My answer does not draw from any official sources, but just a simple observation: at least in my installation, there is a difference between the output of your LCS function as it is on the pair (s1, s2) and (s1, s3):

In [1]: s1 = "this is a foo bar sentence ."

In [3]: s2 = "what the foo bar blah blah black sheep is doing ?"

In [4]: s3 = "what a kappa foo bar black sheep ?"

In [12]: longest_common_substring(s1, s3)
Out[12]: 'a foo bar '

In [13]: longest_common_substring(s1, s2)
Out[13]: ' foo bar '

As you may notice, if complete words are matched, then also the surrounding whitespace is matched.

You can then modify the function before its output is returned, like this:

answer = s1[x_longest - longest: x_longest]
if not (answer.startswith(" ") and answer.endswith(" ")):
    return longest_common_substring(s1, answer[1:])
else:
    return answer

I am sure there are other edge cases, like the substring appearing at the end of the string, recursively calling the function either with s1 or s2, whether to trim the answer front or back, and others -- but at least in the cases you show, this simple modification does what you want:

In [20]: longest_common_substring(s1, s3)
Out[20]: ' foo bar '

Do you think this direction is worth exploring?

Here's an ngram way:

def ngrams(text, n):
  return [text[i:i+n] for i in xrange(len(text)-n)]

def longest_common_ngram(s1, s2):
  s1ngrams = list(chain(*[[" ".join(j) for j in ngrams(s1.split(), i)] 
                          for i in range(1, len(s1.split()))]))
  s2ngrams = list(chain(*[[" ".join(j) for j in ngrams(s2.split(), i)]
                          for i in range(1, len(s2.split()))]))

  return set(s1ngrams).intersection(set(s2ngrams))

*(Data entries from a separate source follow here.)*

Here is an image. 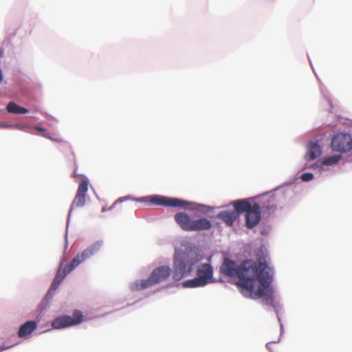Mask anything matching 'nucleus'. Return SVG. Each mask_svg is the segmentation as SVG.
<instances>
[{
	"label": "nucleus",
	"instance_id": "obj_7",
	"mask_svg": "<svg viewBox=\"0 0 352 352\" xmlns=\"http://www.w3.org/2000/svg\"><path fill=\"white\" fill-rule=\"evenodd\" d=\"M331 145L335 151L346 153L352 149V137L345 133H337L333 137Z\"/></svg>",
	"mask_w": 352,
	"mask_h": 352
},
{
	"label": "nucleus",
	"instance_id": "obj_23",
	"mask_svg": "<svg viewBox=\"0 0 352 352\" xmlns=\"http://www.w3.org/2000/svg\"><path fill=\"white\" fill-rule=\"evenodd\" d=\"M105 211V208H103L102 210V212H104Z\"/></svg>",
	"mask_w": 352,
	"mask_h": 352
},
{
	"label": "nucleus",
	"instance_id": "obj_15",
	"mask_svg": "<svg viewBox=\"0 0 352 352\" xmlns=\"http://www.w3.org/2000/svg\"><path fill=\"white\" fill-rule=\"evenodd\" d=\"M234 212H237V216L243 212H248L252 208V205L247 200H238L233 202Z\"/></svg>",
	"mask_w": 352,
	"mask_h": 352
},
{
	"label": "nucleus",
	"instance_id": "obj_9",
	"mask_svg": "<svg viewBox=\"0 0 352 352\" xmlns=\"http://www.w3.org/2000/svg\"><path fill=\"white\" fill-rule=\"evenodd\" d=\"M151 203L155 205L186 208L188 203L182 199L175 198H168L161 196H154L150 199Z\"/></svg>",
	"mask_w": 352,
	"mask_h": 352
},
{
	"label": "nucleus",
	"instance_id": "obj_1",
	"mask_svg": "<svg viewBox=\"0 0 352 352\" xmlns=\"http://www.w3.org/2000/svg\"><path fill=\"white\" fill-rule=\"evenodd\" d=\"M257 260L258 265L248 259L237 265L234 261L226 258L220 267V272L226 276H236V285L243 292H247L253 298H261L265 295V289L272 284L274 272L264 257Z\"/></svg>",
	"mask_w": 352,
	"mask_h": 352
},
{
	"label": "nucleus",
	"instance_id": "obj_4",
	"mask_svg": "<svg viewBox=\"0 0 352 352\" xmlns=\"http://www.w3.org/2000/svg\"><path fill=\"white\" fill-rule=\"evenodd\" d=\"M170 273L171 269L168 266L158 267L153 270L147 279H141L131 283L130 289L135 292L149 288L166 280L170 276Z\"/></svg>",
	"mask_w": 352,
	"mask_h": 352
},
{
	"label": "nucleus",
	"instance_id": "obj_18",
	"mask_svg": "<svg viewBox=\"0 0 352 352\" xmlns=\"http://www.w3.org/2000/svg\"><path fill=\"white\" fill-rule=\"evenodd\" d=\"M340 155H333L325 158L322 161V164L324 166H330L337 164L340 160Z\"/></svg>",
	"mask_w": 352,
	"mask_h": 352
},
{
	"label": "nucleus",
	"instance_id": "obj_20",
	"mask_svg": "<svg viewBox=\"0 0 352 352\" xmlns=\"http://www.w3.org/2000/svg\"><path fill=\"white\" fill-rule=\"evenodd\" d=\"M35 129L39 132L41 133V135L45 137V138H51L50 135H49V133L43 128H41V127H36Z\"/></svg>",
	"mask_w": 352,
	"mask_h": 352
},
{
	"label": "nucleus",
	"instance_id": "obj_11",
	"mask_svg": "<svg viewBox=\"0 0 352 352\" xmlns=\"http://www.w3.org/2000/svg\"><path fill=\"white\" fill-rule=\"evenodd\" d=\"M175 220L182 230L190 232L192 219L186 213L179 212L175 214Z\"/></svg>",
	"mask_w": 352,
	"mask_h": 352
},
{
	"label": "nucleus",
	"instance_id": "obj_2",
	"mask_svg": "<svg viewBox=\"0 0 352 352\" xmlns=\"http://www.w3.org/2000/svg\"><path fill=\"white\" fill-rule=\"evenodd\" d=\"M102 243L97 241L85 250L82 252L78 254L72 261L66 265L62 270L65 259L60 261L58 269L54 279L50 286V292H55L59 285L64 280L65 276L72 272L77 266L92 255L96 254L101 248Z\"/></svg>",
	"mask_w": 352,
	"mask_h": 352
},
{
	"label": "nucleus",
	"instance_id": "obj_19",
	"mask_svg": "<svg viewBox=\"0 0 352 352\" xmlns=\"http://www.w3.org/2000/svg\"><path fill=\"white\" fill-rule=\"evenodd\" d=\"M314 178V175L310 173H303L301 175V179L304 182L311 181Z\"/></svg>",
	"mask_w": 352,
	"mask_h": 352
},
{
	"label": "nucleus",
	"instance_id": "obj_5",
	"mask_svg": "<svg viewBox=\"0 0 352 352\" xmlns=\"http://www.w3.org/2000/svg\"><path fill=\"white\" fill-rule=\"evenodd\" d=\"M197 277L183 283L184 287H201L212 282L213 270L208 263L199 266L196 271Z\"/></svg>",
	"mask_w": 352,
	"mask_h": 352
},
{
	"label": "nucleus",
	"instance_id": "obj_8",
	"mask_svg": "<svg viewBox=\"0 0 352 352\" xmlns=\"http://www.w3.org/2000/svg\"><path fill=\"white\" fill-rule=\"evenodd\" d=\"M88 190V180L84 178L80 182L76 194L71 204L68 218L70 217L72 211L77 208H82L86 203V195Z\"/></svg>",
	"mask_w": 352,
	"mask_h": 352
},
{
	"label": "nucleus",
	"instance_id": "obj_21",
	"mask_svg": "<svg viewBox=\"0 0 352 352\" xmlns=\"http://www.w3.org/2000/svg\"><path fill=\"white\" fill-rule=\"evenodd\" d=\"M18 336L19 338H22V325H21L19 328Z\"/></svg>",
	"mask_w": 352,
	"mask_h": 352
},
{
	"label": "nucleus",
	"instance_id": "obj_3",
	"mask_svg": "<svg viewBox=\"0 0 352 352\" xmlns=\"http://www.w3.org/2000/svg\"><path fill=\"white\" fill-rule=\"evenodd\" d=\"M199 261L191 251L176 250L174 257L173 278L179 280L188 276L193 270V266Z\"/></svg>",
	"mask_w": 352,
	"mask_h": 352
},
{
	"label": "nucleus",
	"instance_id": "obj_12",
	"mask_svg": "<svg viewBox=\"0 0 352 352\" xmlns=\"http://www.w3.org/2000/svg\"><path fill=\"white\" fill-rule=\"evenodd\" d=\"M212 227L211 222L205 218L192 221L191 231H202L210 230Z\"/></svg>",
	"mask_w": 352,
	"mask_h": 352
},
{
	"label": "nucleus",
	"instance_id": "obj_6",
	"mask_svg": "<svg viewBox=\"0 0 352 352\" xmlns=\"http://www.w3.org/2000/svg\"><path fill=\"white\" fill-rule=\"evenodd\" d=\"M83 320L82 312L76 309L73 317L69 316H61L56 318L52 322V326L54 329H63L80 324Z\"/></svg>",
	"mask_w": 352,
	"mask_h": 352
},
{
	"label": "nucleus",
	"instance_id": "obj_22",
	"mask_svg": "<svg viewBox=\"0 0 352 352\" xmlns=\"http://www.w3.org/2000/svg\"><path fill=\"white\" fill-rule=\"evenodd\" d=\"M28 112V109H25V108H23V114H25V113H26Z\"/></svg>",
	"mask_w": 352,
	"mask_h": 352
},
{
	"label": "nucleus",
	"instance_id": "obj_14",
	"mask_svg": "<svg viewBox=\"0 0 352 352\" xmlns=\"http://www.w3.org/2000/svg\"><path fill=\"white\" fill-rule=\"evenodd\" d=\"M321 154V148L316 142H310L307 146V152L305 157L308 160H314Z\"/></svg>",
	"mask_w": 352,
	"mask_h": 352
},
{
	"label": "nucleus",
	"instance_id": "obj_10",
	"mask_svg": "<svg viewBox=\"0 0 352 352\" xmlns=\"http://www.w3.org/2000/svg\"><path fill=\"white\" fill-rule=\"evenodd\" d=\"M246 226L249 228H252L256 226L261 220L260 206L254 203L252 208L246 213L245 215Z\"/></svg>",
	"mask_w": 352,
	"mask_h": 352
},
{
	"label": "nucleus",
	"instance_id": "obj_16",
	"mask_svg": "<svg viewBox=\"0 0 352 352\" xmlns=\"http://www.w3.org/2000/svg\"><path fill=\"white\" fill-rule=\"evenodd\" d=\"M37 323L34 320L27 321L23 323V338L30 335L36 329Z\"/></svg>",
	"mask_w": 352,
	"mask_h": 352
},
{
	"label": "nucleus",
	"instance_id": "obj_13",
	"mask_svg": "<svg viewBox=\"0 0 352 352\" xmlns=\"http://www.w3.org/2000/svg\"><path fill=\"white\" fill-rule=\"evenodd\" d=\"M217 218L222 220L228 226H232L238 218L237 212L234 210H225L217 214Z\"/></svg>",
	"mask_w": 352,
	"mask_h": 352
},
{
	"label": "nucleus",
	"instance_id": "obj_17",
	"mask_svg": "<svg viewBox=\"0 0 352 352\" xmlns=\"http://www.w3.org/2000/svg\"><path fill=\"white\" fill-rule=\"evenodd\" d=\"M7 111L12 113H22V107L17 105L14 102H10L7 105Z\"/></svg>",
	"mask_w": 352,
	"mask_h": 352
}]
</instances>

One efficient method for finding longest common substrings is a suffix tree (see http://en.wikipedia.org/wiki/Suffix_tree and http://en.wikipedia.org/wiki/Longest_common_substring_problem). I don't see any reason you couldn't create a suffix tree using words instead of characters, in which case the longest-common-subsequence extracted from the tree would respect token boundaries. This approach would be particularly efficient if you want to find common substrings between one fixed string and a large number of other strings.

See the accepted answer to python: library for generalized suffix trees for a list of Python suffix tree implementations.